Moim zdaniem, film o tak gnuśnej i perfidnie obleśnej tematyce jak uprowadzanie dzieci i
robienie z nich seksualnych zabawek dla ludzi płacących za seks, powinien mieć trochę
mroczniejszy klimat i jednoznaczny przekaz o ile w ogóle jest to dobry temat do robienia filmów
rozrywkowych. Tutaj dziewczyny dostają kotki, fajnie są traktowane, pną się po szczeblach
sutenerskiej kariery i generalnie luzik, a tylko dwie były tak niezadowolone ze swego losu, że
postanowiły uciec... jedna nieudolnie. Zresztą u kogo tu szukać pomocy, skoro nawet
niedzielne panie pijące herbatkę (albo coś dużo mocniejszego), nie zwracają uwagi na
rozebraną, zakrwawioną dziewczynę tarmoszoną na ich trawniku (widocznie nie należały do
grupy 90% agresywnych amerykanów posiadających broń) a policjanci są zabijani na pustyni
jak gdyby nigdy nic. USA bardzo cukruje i spłyca filmy, widocznie wszystkie, a ten jest przez to
irytująco mdły.
Mam podobne wrażenia, około 20 minut filmu całkiem ciekawe i budzące moją niechęć do oprawców ale później już tylko gorzej.. rzeczywiście historia pokazana bardzo "cukierkowo" i myślę że handlarze ludźmi nie traktują tak pobłażliwie porwanych dziewczyn (niestety). Patrząc na zachowanie głównej bohaterki nie mogłam jej zrozumieć, dziwiło mnie że miała tyle okazji żeby uciec albo pomóc innym a jednak tego nie zrobiła, nawet pomagała gangsterom (chociażby scena w której miała pistolet- mogla zabić tego wyrostka i uciec). W podobnej tematyce polecam Trade z A. Bachledą-Curuś- dużo mocniejszy i lepszy.
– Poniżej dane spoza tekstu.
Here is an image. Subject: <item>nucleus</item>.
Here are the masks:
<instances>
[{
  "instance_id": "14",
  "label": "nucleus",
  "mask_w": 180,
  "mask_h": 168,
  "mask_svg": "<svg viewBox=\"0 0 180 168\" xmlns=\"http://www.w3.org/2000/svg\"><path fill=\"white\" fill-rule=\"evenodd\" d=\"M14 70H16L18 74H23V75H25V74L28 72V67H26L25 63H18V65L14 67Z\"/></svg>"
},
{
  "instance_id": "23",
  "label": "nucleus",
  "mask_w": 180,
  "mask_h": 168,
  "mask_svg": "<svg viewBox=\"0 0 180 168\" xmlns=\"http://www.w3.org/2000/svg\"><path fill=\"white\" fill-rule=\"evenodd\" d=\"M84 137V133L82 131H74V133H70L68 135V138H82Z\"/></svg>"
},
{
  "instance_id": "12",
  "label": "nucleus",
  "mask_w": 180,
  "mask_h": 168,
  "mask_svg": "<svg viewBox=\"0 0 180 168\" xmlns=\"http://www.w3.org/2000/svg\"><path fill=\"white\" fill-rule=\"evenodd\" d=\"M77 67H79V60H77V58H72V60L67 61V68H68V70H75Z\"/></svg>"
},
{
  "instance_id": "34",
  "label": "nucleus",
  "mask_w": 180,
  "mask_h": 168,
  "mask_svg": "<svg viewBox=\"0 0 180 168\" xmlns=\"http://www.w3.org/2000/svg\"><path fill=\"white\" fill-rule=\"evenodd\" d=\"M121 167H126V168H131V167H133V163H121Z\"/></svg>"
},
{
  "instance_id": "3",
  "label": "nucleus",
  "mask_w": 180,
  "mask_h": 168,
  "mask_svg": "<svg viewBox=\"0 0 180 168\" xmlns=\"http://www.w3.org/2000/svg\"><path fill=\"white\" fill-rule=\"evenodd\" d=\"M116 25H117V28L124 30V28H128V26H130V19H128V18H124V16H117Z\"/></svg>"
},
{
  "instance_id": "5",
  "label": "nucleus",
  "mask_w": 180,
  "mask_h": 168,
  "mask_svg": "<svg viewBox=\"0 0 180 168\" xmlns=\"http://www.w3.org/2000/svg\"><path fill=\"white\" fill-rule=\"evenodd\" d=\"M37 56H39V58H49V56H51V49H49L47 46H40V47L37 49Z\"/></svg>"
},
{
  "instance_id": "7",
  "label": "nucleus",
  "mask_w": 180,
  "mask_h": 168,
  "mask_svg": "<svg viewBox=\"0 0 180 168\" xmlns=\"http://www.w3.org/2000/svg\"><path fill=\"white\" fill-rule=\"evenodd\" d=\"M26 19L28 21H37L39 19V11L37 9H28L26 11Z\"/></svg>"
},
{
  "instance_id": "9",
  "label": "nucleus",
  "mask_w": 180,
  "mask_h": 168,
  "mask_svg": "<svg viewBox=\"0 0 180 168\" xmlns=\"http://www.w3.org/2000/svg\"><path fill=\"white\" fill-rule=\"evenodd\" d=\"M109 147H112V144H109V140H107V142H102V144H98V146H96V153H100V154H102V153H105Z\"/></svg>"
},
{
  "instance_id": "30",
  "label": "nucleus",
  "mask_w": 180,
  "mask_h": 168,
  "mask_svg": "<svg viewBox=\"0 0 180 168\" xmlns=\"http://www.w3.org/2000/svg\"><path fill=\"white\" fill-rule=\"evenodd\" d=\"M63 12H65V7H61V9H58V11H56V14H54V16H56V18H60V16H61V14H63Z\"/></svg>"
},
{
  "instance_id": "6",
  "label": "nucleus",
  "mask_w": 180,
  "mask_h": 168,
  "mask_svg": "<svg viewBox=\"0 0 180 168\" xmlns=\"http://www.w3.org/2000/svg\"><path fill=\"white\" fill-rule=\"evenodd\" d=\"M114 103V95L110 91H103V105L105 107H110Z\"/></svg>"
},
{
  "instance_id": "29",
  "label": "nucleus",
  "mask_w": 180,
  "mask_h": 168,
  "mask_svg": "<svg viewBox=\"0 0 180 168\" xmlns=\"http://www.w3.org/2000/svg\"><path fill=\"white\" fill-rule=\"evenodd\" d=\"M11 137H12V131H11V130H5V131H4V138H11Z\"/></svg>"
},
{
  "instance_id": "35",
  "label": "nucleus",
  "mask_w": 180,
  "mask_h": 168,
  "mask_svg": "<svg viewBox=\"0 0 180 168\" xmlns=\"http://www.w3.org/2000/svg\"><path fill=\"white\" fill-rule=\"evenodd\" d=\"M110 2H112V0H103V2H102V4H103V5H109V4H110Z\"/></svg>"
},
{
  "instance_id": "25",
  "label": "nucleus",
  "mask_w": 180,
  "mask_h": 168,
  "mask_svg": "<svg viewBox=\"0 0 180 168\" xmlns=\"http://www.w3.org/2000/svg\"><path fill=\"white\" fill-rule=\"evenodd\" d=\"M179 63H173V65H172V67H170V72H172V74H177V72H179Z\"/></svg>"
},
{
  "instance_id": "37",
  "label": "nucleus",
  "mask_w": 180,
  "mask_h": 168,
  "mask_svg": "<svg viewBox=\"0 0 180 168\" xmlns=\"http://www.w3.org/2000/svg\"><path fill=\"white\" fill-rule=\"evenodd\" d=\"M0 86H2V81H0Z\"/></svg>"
Przeciez ten pistolet byl bez nabojow - pociagnela za spust, celujac w dziwczyne, ktora kazal jej zabic gangster i wtedy sie okazalo, ze bron nie jest nabita, ale w ten sposob zdobyla zaufanie gangstera, ktory od tego momentu wiedzial, ze jest gotowa slepo spelniac jego rozkazy, posuwajac sie nawet do zabijania niewinnych ludzi.
Racja. Spłycenie filmu typowe dla kina amerykańskiego. Nawet same stosunki były zaledwie w tle palącego blanty alfonsa... tak jakby nie były horrorem dla zastraszonych dziewcząt.
Pomijam że w przypadku handlarzy towarem wyjazdy do klientów to rzadkość... ten biznes to raczej burdel-meliny z oszołomionymi dragami kobietami na odludziu. Jeśli wykorzystuje dowóz do klienta to raczej w obstawie kilku karków z klamkami.